Prey

Just Prey.

Crichton, Michael. Prey. New York: HarperCollins, 2003.

  1.  When the dull thrumming from the nanoparticles was heard by the workers in the desert, someone usually was about to get hurt.
  2. The loading area for truck deliveries at the Xymos Molecular Manufacturing Facility had corrugated doors that folded upwards for easy loading.
  3. When the team went outside, they were all in a vigilant state so the nanoparticles did not engulf and suffocate them.
  4. Jack and the team of engineers prayed that there were deficits in the nanoparticle’s programming that worked in their favor.
  5. There was so much going on at the Xymos facility, that there was not time for the crew to have any retrospection of the traumatic days events.
  6. The voice of Ricky coming through the broken earpiece was annoying and tinny.
  7. The giant machine used to generate the nanoparticles is photovoltaic because it uses solar energy.
  8. Jack stops the emergent end of the world by destroying all of the nanoparticles.
  9. Jack and Mae employed MolotovCocktails to hinder the oncoming swarm of nanoparticles.
  10. The nanoparticles escaped into the desert through an aperture in one of the facility’s vents
  11. Jack glowered at Julie when he saw her after he expected he was being cheated on.
  12. Towards the end of the novel, Julie lied to Jack saying that all of the phones were broken and that they were stuck incommunicado.
  13. Michael Crichton was born in Chicago, Illinois on October 23, 1942 and was raised in Roslyn, New York. He obtained his M.D. from Harvard Medical School in 1969. He had always been interested in computers and utilized pioneering special effects using computer graphics. His use of never before used computer graphics won him a Technical achievement Academy Award in 1995. He has been such a big name in science, a newly discovered dinosaur was named after him in 1992, Crichtonsaurus bohlini.
  14. Imagine being the pursuit of an esoteric being that was getting stronger and more dangerous by the second. Michael Crichton brings this horrifying thought to life in his thriller Prey. The book has a preeminent plot and a thunderous tone. The plot is innovating and blood-curdling and the tone leaves you agog to see the next page from page one all the way to the end.
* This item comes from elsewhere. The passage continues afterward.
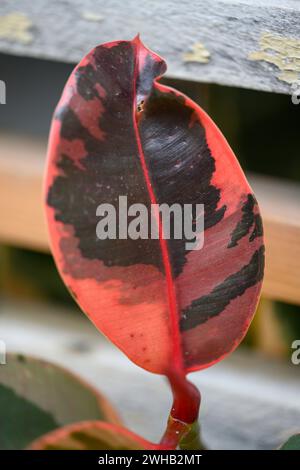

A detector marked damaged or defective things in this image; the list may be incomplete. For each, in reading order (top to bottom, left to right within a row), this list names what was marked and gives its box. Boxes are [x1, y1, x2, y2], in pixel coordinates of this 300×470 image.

peeling paint [0, 12, 33, 45]
peeling paint [183, 42, 211, 63]
peeling paint [248, 31, 300, 85]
Prey is a marvelous book that one will need to put aside a several hours to read because it is very hard to put it down. Crichton starts off in a benign, plain setting, and despite it being plain, he still pulls one in with his literary lariat. He makes all of the good characters lovable and the villainous characters easily hatable . Jack, a forty something house husband, does not have a job, and practically lives alone with his three children while his wife, Julia, is the busy president of a medical engineering company. Jack is put in harms way not just once, but five times, which you never see done to such an innocent character. Crichton makes one feel like they are at the Xymos plant in the Nevada desert right next to Jack. The shocking end will bring an open look to one’s face and will leave you pondering it for days.

The first line, “Things never turn out the way you think you will”(p. 5), is constant throughout the plot, but also adds to the tone. Prey can induce shivers and sweat from even the most stony reader. The horrors mentioned in the book last for the perfect amount of time, not leaving one deprived of chills or one bored by dragging adjectives. When predicting that one outcome will take place, one is immediately proven wrong. The book is spontaneous and will leave you ravenous until the end.

I am happy that I read Prey this summer. It was better than any movie I have ever seen and it is possibly one of the best books I have ever read. The scariest horror movie I have seen was not even half as bone chilling at Prey was. Prey is more than a book, its an experience that I will never forget.